■ **Entries shown**

|---|

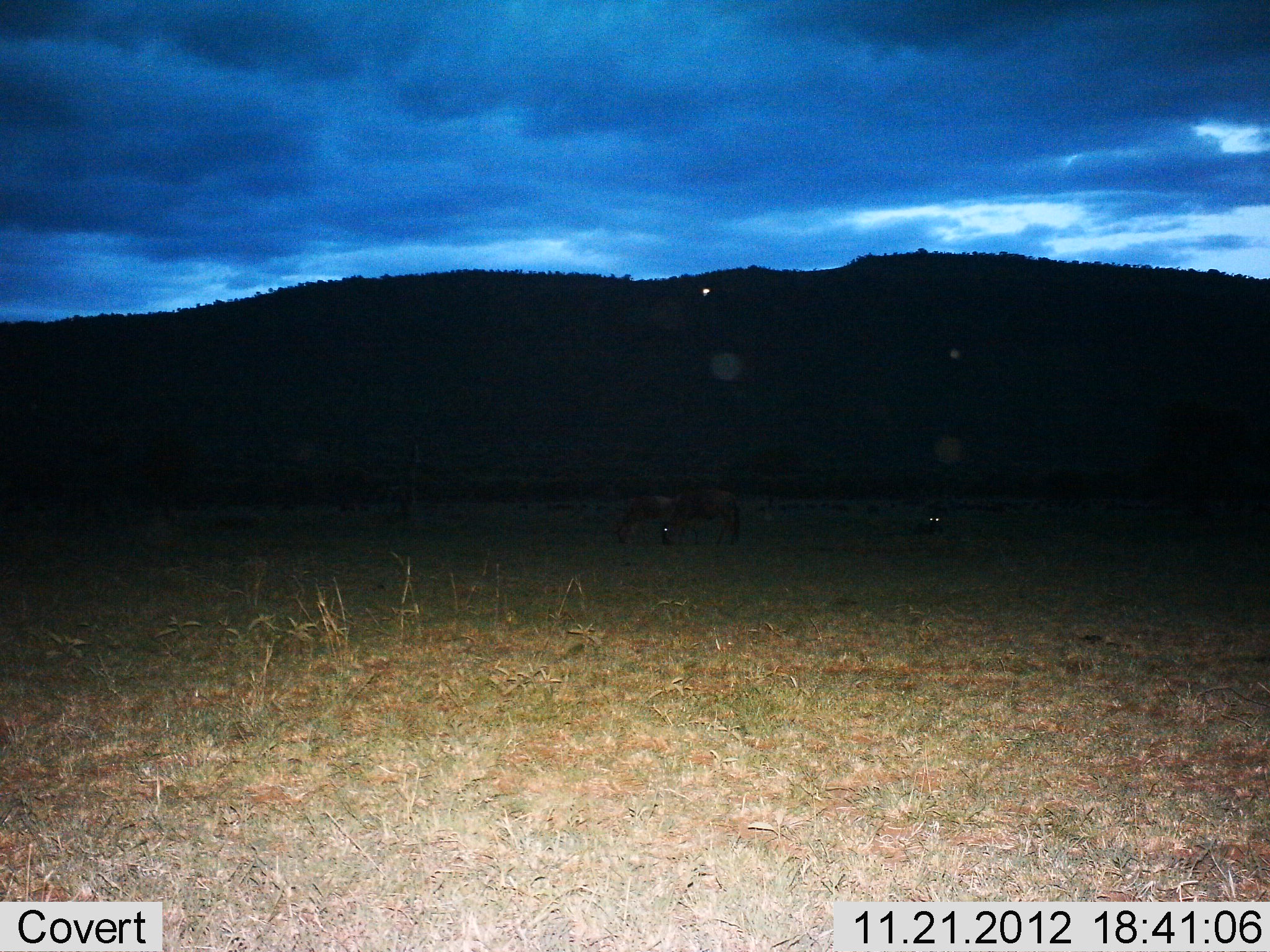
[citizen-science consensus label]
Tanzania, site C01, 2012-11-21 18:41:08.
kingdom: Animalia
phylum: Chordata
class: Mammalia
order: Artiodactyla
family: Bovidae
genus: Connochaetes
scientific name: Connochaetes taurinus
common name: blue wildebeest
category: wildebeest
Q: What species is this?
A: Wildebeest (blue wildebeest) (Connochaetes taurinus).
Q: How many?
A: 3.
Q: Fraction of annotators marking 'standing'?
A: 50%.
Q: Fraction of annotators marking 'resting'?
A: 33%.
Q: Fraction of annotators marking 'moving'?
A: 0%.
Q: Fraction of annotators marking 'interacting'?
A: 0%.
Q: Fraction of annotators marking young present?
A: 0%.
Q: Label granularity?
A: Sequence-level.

|---|

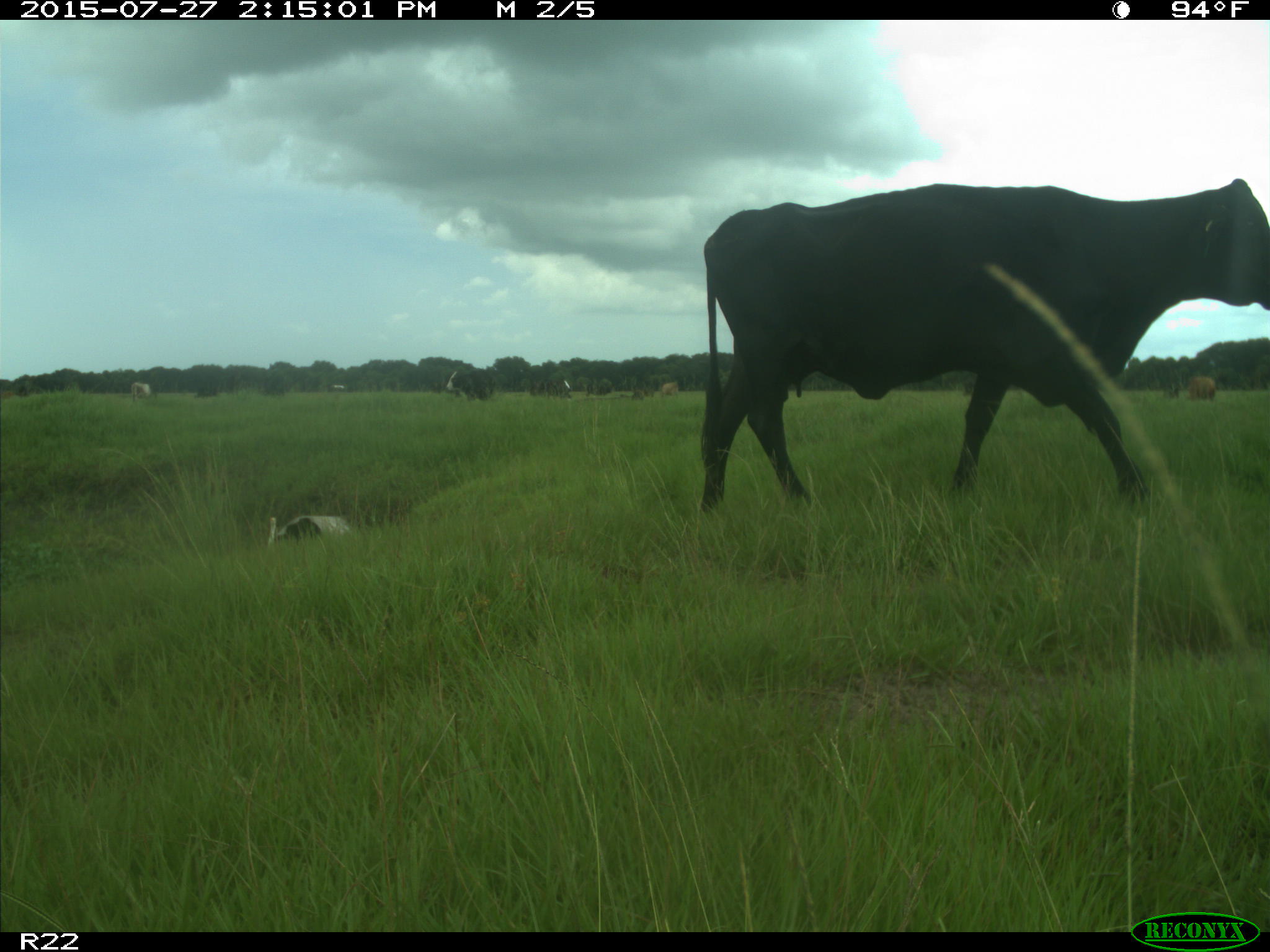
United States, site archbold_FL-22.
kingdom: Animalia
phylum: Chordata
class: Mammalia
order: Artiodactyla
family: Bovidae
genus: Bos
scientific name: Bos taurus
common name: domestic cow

|---|

■ **Task description**
When you reach the line in the material above that holds "Q: Fraction of annotators marking young", begin reproducing lines exactly, and stop after the line that holds "A: Sequence-level.".

■ **Result of this exercise**
Q: Fraction of annotators marking young present?
A: 0%.
Q: Label granularity?
A: Sequence-level.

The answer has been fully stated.